Facebook needing to be regulated is all about it having a duty of care towards a quarter of the world’s population who blindly log in every day to be fed what Facebook decides we want to see.

The privacy debate still totally stands. Governments must not be able to eavesdrop and misuse consumers’ data as we’re drawn ever deeper down the rabbit hole.

eMarketer reports that US adults now spend more than 12 hours a day consuming media, with the UK not far behind at 9.5 hours per day.

Variety found that half of US households now have a subscription VOD service like Netflix or Amazon Prime but the biggest trend, predictably, has been an increase in time spent on mobile devices.

In the past, making a brand a household name was relatively straightforward. Ad agencies would lavish a huge budget on a clever piece of creative based on Freudian theories that would tap into the psyche of their target market.

Let’s say it was food product. A PR company might have whipped up a survey to back up claims of how good it was for you.
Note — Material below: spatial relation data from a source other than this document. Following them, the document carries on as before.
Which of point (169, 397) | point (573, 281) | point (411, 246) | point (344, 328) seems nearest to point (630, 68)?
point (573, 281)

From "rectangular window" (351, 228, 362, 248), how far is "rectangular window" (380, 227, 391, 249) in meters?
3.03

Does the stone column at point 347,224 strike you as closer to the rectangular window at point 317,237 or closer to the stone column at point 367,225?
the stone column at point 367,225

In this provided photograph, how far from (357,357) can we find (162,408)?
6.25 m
Remember the Milk Marketing Board’s slogans “full of natural goodness” and “drinka pinta milka day”? Almost innocent by comparison.

As for direct sales, in the art world it’s long been a common practice to use stooges in auction houses to force higher bids. Even street sellers use their own people planted in the crowd to whip up a buying frenzy. You could see the whites of their eyes, but not anymore.

That’s all old hat as black hat tactics take over online. The clever sales moves are all hidden, the stooges depersonalised. We’re subsumed and overcome, no longer maintaining any vestige of control. ‘THEY’ pull our strings from the dark recesses of cyberspace.

In the past, TV ad creatives would tailor their campaigns to fit viewer profiles around particular programmes. Now, online algorithms can make you tune in to things you never wanted to see.

The numbers game works both ways as social media sets great store by ‘friends’ and ‘followers’. The more friends and followers you have the better you work the system for its paymasters.

The psychology at work here is predicated on a basic need – to be liked. People barely have time for a handful or true meaningful friends in the real world. But Facebook algorithms make sure you’re constantly introduced to friends-of-friends-of-friends as you try to break the ceiling and bag 5,000 buddies as a badge of popularity.

The notion of ‘liking’ something and being the most popular is the new language of spin, and it can be manufactured.

As many as 48 million Twitter accounts aren't people, according to a recent study. New research from the University of Southern California and Indiana University shows that up to 15 percent of Twitter accounts are bots, not people.

But if a big portion of the likes, retweets and followers lighting up your Twitter account isn’t generated by human hand, what or who is generating it?

That’s the multi-million-dollar question. And to date, all too few of us have grasped the answer.